Nobody Could Have Predicted
The only economic commentary I’m qualified to give, really, is the sort exchanged when the speaker or listener have both had a few too many, or have been talking so long that punchiness or sheer momentum keeps them going.
And yet I recall a number of conversations between 2005 and 2008, some with friends similarly qualified, others with friends who made their living from their financial opinions, in which we shook our heads and said, “this can’t last”—meaning New York real estate prices, then exponentially increasing, and the ARMs being procured nationwide. Our evidence was anecdotal—who was doing well enough to keep the “boom” going? Not the preponderance of people we knew. Outside of finance—and not everywhere in finance—salaries weren’t matching cost of living increases, and whether we worked for large companies or on our own, or in small companies servicing the large ones, we sensed a provisional, tenuous quality to things. The 1990s’ sense of assurance was gone, and quite rightly; things had never entirely regained their footing after 2000-02 (when the Times ran pieces like this). Something had gotten out of joint. How could an entire economy prosper on finance, Google, and increasing real estate prices?
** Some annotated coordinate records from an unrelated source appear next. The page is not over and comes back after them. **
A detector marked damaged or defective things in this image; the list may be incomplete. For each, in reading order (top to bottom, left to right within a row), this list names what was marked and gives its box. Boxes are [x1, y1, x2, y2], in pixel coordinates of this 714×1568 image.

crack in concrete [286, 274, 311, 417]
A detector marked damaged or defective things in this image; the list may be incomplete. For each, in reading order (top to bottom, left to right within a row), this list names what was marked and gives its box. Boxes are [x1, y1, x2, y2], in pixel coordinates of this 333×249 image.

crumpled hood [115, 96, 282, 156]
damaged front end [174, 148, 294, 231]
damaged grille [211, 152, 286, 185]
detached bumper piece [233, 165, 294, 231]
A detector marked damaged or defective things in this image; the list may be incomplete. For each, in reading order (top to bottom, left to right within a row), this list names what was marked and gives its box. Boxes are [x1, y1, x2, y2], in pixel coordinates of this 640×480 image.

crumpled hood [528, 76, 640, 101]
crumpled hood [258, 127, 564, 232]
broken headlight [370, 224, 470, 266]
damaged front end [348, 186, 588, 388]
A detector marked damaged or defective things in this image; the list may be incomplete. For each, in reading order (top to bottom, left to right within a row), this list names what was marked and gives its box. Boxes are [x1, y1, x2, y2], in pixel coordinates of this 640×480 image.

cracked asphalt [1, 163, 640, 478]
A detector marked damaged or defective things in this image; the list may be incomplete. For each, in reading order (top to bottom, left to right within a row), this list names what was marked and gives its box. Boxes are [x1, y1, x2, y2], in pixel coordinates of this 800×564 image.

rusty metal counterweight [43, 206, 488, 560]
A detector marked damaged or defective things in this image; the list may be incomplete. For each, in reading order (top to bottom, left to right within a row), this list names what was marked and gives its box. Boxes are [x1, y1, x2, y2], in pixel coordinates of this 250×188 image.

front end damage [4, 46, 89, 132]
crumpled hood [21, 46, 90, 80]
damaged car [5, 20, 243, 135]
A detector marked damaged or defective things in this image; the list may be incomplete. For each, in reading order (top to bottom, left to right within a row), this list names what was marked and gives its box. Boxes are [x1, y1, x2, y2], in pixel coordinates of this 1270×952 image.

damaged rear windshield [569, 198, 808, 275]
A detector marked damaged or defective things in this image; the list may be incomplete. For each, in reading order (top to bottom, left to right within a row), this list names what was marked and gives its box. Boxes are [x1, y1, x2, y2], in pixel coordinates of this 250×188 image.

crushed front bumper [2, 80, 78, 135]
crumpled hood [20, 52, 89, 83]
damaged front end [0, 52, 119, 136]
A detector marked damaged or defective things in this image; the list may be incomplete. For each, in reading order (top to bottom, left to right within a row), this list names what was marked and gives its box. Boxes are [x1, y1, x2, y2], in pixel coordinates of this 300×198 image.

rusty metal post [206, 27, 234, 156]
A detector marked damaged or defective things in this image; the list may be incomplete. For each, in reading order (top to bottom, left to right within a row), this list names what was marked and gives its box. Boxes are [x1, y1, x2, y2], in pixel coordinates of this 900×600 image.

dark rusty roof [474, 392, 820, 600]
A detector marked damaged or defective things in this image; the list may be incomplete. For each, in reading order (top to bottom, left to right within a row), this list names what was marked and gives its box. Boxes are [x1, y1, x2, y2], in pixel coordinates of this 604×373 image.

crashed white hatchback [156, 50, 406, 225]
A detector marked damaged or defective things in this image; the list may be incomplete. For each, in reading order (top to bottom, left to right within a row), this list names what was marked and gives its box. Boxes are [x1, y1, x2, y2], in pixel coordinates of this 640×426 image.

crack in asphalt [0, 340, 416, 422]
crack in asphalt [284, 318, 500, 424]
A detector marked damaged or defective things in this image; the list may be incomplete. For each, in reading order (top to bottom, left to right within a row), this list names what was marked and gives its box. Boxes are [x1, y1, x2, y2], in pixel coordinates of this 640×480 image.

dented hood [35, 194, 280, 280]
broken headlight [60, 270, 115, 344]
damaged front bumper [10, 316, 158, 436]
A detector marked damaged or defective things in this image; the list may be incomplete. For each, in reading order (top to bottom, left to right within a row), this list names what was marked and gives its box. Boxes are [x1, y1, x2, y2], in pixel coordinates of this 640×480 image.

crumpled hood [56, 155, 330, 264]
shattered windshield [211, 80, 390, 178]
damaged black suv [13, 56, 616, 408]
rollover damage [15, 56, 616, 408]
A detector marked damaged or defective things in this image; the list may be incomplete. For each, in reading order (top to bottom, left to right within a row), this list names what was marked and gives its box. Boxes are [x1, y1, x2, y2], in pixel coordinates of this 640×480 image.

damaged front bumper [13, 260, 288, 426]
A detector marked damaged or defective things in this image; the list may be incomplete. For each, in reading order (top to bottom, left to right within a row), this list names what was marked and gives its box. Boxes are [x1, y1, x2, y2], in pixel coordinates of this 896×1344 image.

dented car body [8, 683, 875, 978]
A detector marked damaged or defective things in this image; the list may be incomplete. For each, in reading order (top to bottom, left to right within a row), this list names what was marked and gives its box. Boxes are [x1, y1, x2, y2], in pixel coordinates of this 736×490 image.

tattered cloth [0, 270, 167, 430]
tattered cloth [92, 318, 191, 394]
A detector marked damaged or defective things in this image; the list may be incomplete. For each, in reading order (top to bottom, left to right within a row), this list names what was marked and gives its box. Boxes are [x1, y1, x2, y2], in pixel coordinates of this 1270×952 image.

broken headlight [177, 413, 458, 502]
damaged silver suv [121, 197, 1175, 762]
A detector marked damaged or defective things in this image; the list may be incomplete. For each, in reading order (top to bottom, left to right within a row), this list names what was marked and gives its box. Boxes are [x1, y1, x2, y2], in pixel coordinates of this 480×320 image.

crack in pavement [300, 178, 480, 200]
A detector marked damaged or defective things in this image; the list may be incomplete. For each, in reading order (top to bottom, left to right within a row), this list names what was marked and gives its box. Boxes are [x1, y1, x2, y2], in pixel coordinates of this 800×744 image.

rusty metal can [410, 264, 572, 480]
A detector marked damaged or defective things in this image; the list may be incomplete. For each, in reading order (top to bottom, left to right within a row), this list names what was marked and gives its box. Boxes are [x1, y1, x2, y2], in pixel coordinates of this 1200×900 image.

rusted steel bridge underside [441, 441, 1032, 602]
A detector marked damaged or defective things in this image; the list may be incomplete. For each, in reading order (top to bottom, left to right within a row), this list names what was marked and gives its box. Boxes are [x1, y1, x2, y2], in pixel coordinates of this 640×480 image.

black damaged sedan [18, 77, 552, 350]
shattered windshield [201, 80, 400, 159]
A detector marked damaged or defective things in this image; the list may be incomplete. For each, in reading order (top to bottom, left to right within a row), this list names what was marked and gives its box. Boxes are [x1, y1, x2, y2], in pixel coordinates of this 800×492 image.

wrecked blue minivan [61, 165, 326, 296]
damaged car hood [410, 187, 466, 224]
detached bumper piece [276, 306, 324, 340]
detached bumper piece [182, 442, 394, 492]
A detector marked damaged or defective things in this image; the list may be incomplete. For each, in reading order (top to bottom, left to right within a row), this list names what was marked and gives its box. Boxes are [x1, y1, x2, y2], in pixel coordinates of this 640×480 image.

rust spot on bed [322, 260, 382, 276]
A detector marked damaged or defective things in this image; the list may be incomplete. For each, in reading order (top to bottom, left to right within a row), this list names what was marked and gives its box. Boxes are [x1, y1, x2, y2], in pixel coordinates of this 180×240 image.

In Sunday’s Times magazine Paul Krugman gives his take on the history of economics up to 2008, and some recommendations for the profession thereafter. It’s almost enough to make me want to drop everything to become a behavioral economist:
even during the heyday of the efficient-market hypothesis, it seemed obvious that many real-world investors aren’t as rational as the prevailing models assumed. Larry Summers once began a paper on finance by declaring: “THERE ARE IDIOTS. Look around.” But what kind of idiots (the preferred term in the academic literature, actually, is “noise traders”) are we talking about? Behavioral finance, drawing on the broader movement known as behavioral economics, tries to answer that question by relating the apparent irrationality of investors to known biases in human cognition, like the tendency to care more about small losses than small gains or the tendency to extrapolate too readily from small samples (e.g., assuming that because home prices rose in the past few years, they’ll keep on rising).